Youve heard of Fake Dating AU now get ready for Fake Dad-ing AU
Ok love your thoughts on Animorphs tv series pacing. Hear me out: episode 1? Starts with *David’s* POV finding the cube, being attacked by Visser three and “rescued” by the animorphs, and given morphing power. Episode 2 starts with book 1 and progresses normally through the series from there
I think like “Machete order”, this really reframes the slow escalation of paranoia, and in episode one when these strangers show up and are like “Yes david you have to abandon your parents, they can’t be saved” you’re like “fuck these guys”
But by episode [redacted] of meeting david in animorphs pov, youre like “DAVID YOU MORON THEYRE LOST TO US GET IN THE FUCKING CAR”
And Jake goes from episode one “David, face reality, shit’s bad and your parents are a loss” to episode two Jake “of course i can save Tom”.
I love this, because it's a great way to throw the viewers right into the story. In the original series, it was necessary to give us some kind of origin for the Animorphs — it's a superhero story convention, it's important in a kids' series, it gives out exposition nice and slow, and it sets the tone of the books. However, there are a lot of things like "touching this box lets you turn into animals" and "the enemy are sea slugs who live in brains and eat in a cavern under the school" that you can simply show on TV without having to tell anyone. Concepts like "andalite navy" and "kandrona" can be conveyed with a few shots, so there's no need to have a scene where Elfangor explains them to Jake or brain-dumps them to Tobias.

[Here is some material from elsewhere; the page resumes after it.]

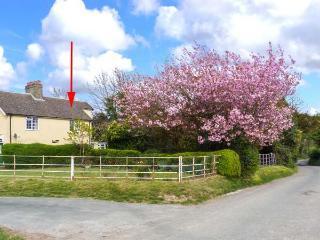 CHURCH FARM COTTAGE close to coast, pet-friendly, open fire in Dover Ref 30501, Whitfield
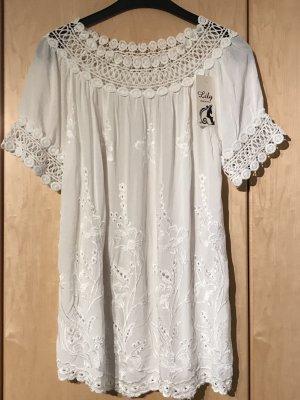 Neue wunderschöne Bluse in Spitzenoptik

This adaptation would probably lean more toward YA than middle grade, because it'd require trapping and/or killing the focal character, but I think YA would make sense for an Animorphs adaptation. YA series are more able to depict violence and body horror than children's shows, and Animorphs isn't Animorphs without realistic violence and body horror. There's also a lot of potential for making the conflict between David and Jake even more complex than it is in canon, if we don't see why Jake is the leader, only a bunch of his close friends insisting that it's for the best.